お宮参り(おみやまいり)は、赤ちゃんが生まれて初めて氏神様に参拝し、無事な誕生を報告して健やかな成長を祈願する日本の伝統行事です。生後1ヶ月頃に行うのが一般的ですが、時期や服装、初穂料など初めてのことで戸惑うパパ・ママも多いのではないでしょうか。この記事では、お宮参りの意味・由来から当日の流れ、服装、初穂料、写真撮影、食事会まで詳しく解説します。
CHAPTER 01お宮参りとは?意味と由来
お宮参りは、正式には「初宮参り(はつみやまいり)」または「産土参り(うぶすなまいり)」と呼ばれます。生まれた土地の守り神である産土神(うぶすながみ)に赤ちゃんの誕生を報告し、氏子(うじこ)として認めてもらう儀式です。お宮参りの起源は鎌倉時代〜室町時代にさかのぼるとされています。当時は医療が未発達で乳幼児の死亡率が高く、生後1ヶ月を無事に過ごせたことは大きな喜びでした。氏神様に感謝を捧げ、この先も健やかに育つよう祈願するのがお宮参りの本来の意味です。
INFO / 「産土神」と「氏神」の違い
産土神(うぶすながみ)は生まれた土地の守護神、氏神(うじがみ)は現在住んでいる地域の守護神です。本来のお宮参りは産土神に参拝するものでしたが、現代では住んでいる地域の氏神様や、ご縁のある神社に参拝するのが一般的です。有名な大きな神社でなくても、地元の神社で十分です。

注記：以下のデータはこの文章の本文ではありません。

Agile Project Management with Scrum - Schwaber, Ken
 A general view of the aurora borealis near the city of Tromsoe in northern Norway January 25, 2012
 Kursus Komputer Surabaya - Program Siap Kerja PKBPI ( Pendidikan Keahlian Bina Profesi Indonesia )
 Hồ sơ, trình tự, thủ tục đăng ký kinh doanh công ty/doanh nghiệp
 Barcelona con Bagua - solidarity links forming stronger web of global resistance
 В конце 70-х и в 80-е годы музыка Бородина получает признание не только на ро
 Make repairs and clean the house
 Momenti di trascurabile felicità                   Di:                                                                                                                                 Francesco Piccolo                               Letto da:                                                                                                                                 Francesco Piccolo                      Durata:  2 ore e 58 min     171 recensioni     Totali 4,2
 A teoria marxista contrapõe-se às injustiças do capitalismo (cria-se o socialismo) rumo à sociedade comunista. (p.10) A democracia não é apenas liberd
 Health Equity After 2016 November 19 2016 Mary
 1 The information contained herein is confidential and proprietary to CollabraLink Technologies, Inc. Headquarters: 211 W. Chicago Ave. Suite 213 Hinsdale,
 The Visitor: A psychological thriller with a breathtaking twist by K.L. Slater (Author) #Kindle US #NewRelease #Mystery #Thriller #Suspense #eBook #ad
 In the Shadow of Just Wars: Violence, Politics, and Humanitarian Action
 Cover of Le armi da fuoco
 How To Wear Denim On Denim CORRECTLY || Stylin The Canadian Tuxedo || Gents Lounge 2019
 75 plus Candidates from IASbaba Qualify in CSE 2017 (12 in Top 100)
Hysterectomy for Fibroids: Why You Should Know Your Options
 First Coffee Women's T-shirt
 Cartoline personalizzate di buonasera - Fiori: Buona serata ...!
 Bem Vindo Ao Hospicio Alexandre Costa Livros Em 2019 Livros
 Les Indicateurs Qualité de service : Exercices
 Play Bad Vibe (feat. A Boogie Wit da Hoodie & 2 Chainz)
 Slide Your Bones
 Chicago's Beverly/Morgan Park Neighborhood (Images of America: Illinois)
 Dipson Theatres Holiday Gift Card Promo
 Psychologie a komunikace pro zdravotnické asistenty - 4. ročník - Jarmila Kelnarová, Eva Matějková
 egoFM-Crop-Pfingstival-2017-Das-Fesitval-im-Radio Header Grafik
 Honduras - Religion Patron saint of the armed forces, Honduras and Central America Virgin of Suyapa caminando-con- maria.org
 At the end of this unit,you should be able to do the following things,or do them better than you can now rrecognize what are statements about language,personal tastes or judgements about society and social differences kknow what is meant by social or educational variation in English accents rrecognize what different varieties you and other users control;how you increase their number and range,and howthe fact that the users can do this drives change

CHAPTER 02お宮参りの時期はいつ?男の子・女の子の違い
お宮参りの時期は、伝統的には男の子が生後31日目、女の子が生後32日目とされています。ただし、この日数はあくまで目安であり、地域によっても異なります。
生後31日目
男の子の伝統的な時期
生後32日目
女の子の伝統的な時期
生後1ヶ月前後
現代の一般的な時期

現代では、厳密に日数にこだわる必要はありません。生後1ヶ月前後を目安に、母子の体調や天候、家族の都合に合わせて柔軟に日程を決めましょう。真夏や真冬の場合は時期をずらしても問題ありません。生後100日の「お食い初め」と合わせて行う家庭もあります。
パ
新米パパ / 2歳児のパパ
お宮参りの日取りで「大安」や「仏滅」は気にしたほうがいいですか?
博
カゾイロ博士 / 行事・風習の専門家
六曜(大安・仏滅など)は中国由来の占いで、神道とは直接の関係はありません。気になる方は大安や友引を選ぶとよいですが、それよりも赤ちゃんとお母さんの体調を最優先にしてください。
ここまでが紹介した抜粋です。